The social element of our human specie relies on interactions with our families, fellow man, employees and the community. No man is an island unto himself, and our mammalian brain craves relationships with each other. African leaders today must establish institutional frameworks that build relationships for managing diverse resources and developing a skilled labor force, institutions that foster the power of ideas, free market systems, and ability to negotiate favorable terms of trade and investments for the welfare of their people. It’s time to sit at the table of global negotiations, bringing value to the process and commanding respect.

If there was a rulebook for success in total wealth creation, then Sir John Templeton who pursued both spiritual and material wealth, would be the authority for inspiring African leaders to consider a new approach in solving their problems. Templeton created one of the largest investments funds around the world, becoming one of America‚s most successful financial investors. In his nineties today, Sir John sold his Franklin Group for $440 million and the Templeton Foundation bearing his name disburses $40 million each year toward the advancement of scientific knowledge about the spiritual aspect of life. This is proof that a very happy life that is focused on spiritual wealth is achievable.
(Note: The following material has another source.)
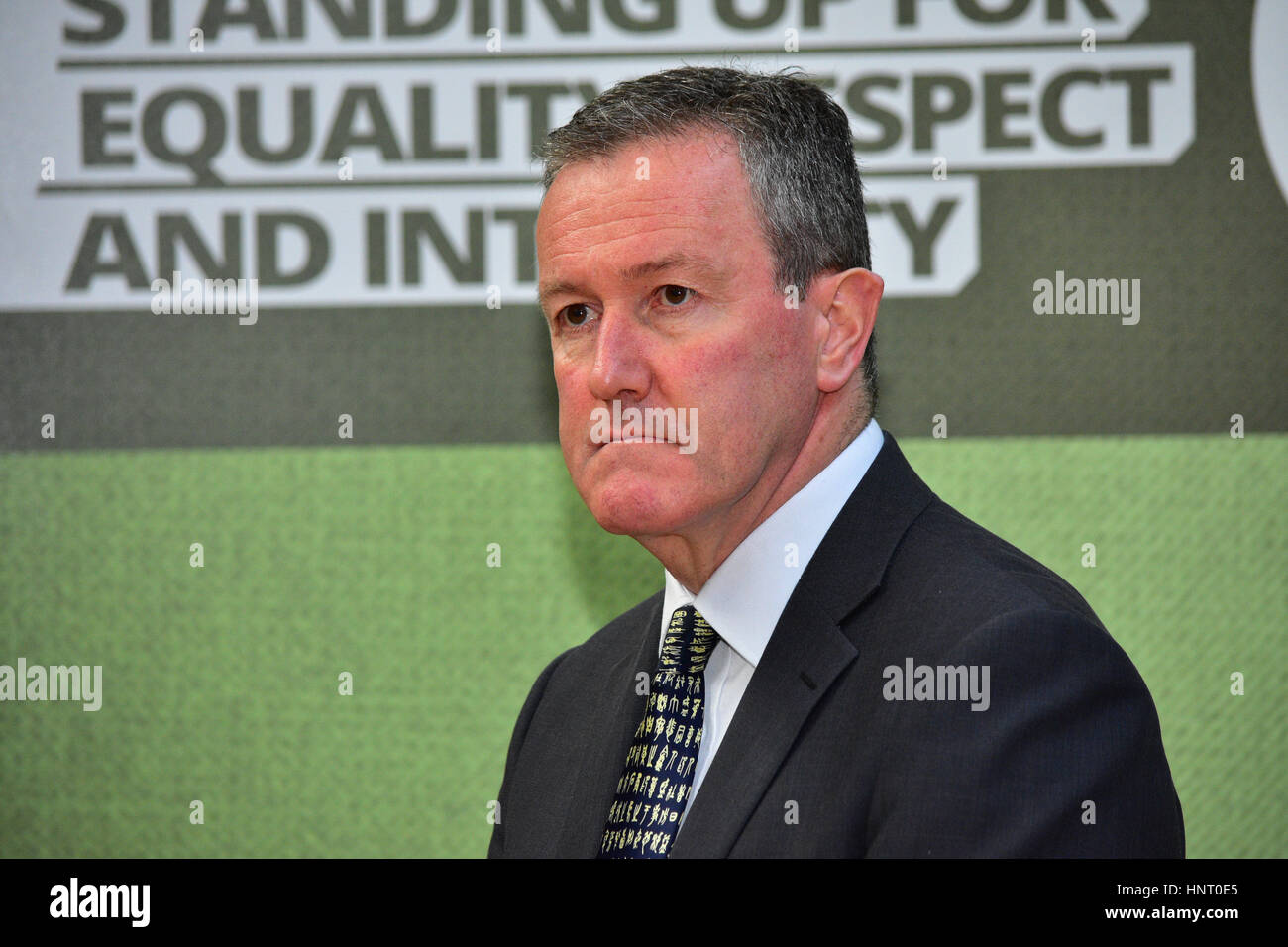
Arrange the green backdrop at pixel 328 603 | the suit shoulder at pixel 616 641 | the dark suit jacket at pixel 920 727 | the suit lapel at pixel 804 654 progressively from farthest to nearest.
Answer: the green backdrop at pixel 328 603, the suit shoulder at pixel 616 641, the suit lapel at pixel 804 654, the dark suit jacket at pixel 920 727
The continent is teeming with new ideas in technology, science, education, and in development and we can unite as a continent to convert all our potential into spiritual currency. We have been great once and can be great again. Whether we rain or shine, that is up to us. Our ancestors invented the fire that still smolders. The drum still beats for us to rub our sticks and build a fire to light our path to our place in the sun. We remain the rightful heirs to the cradle of civilization.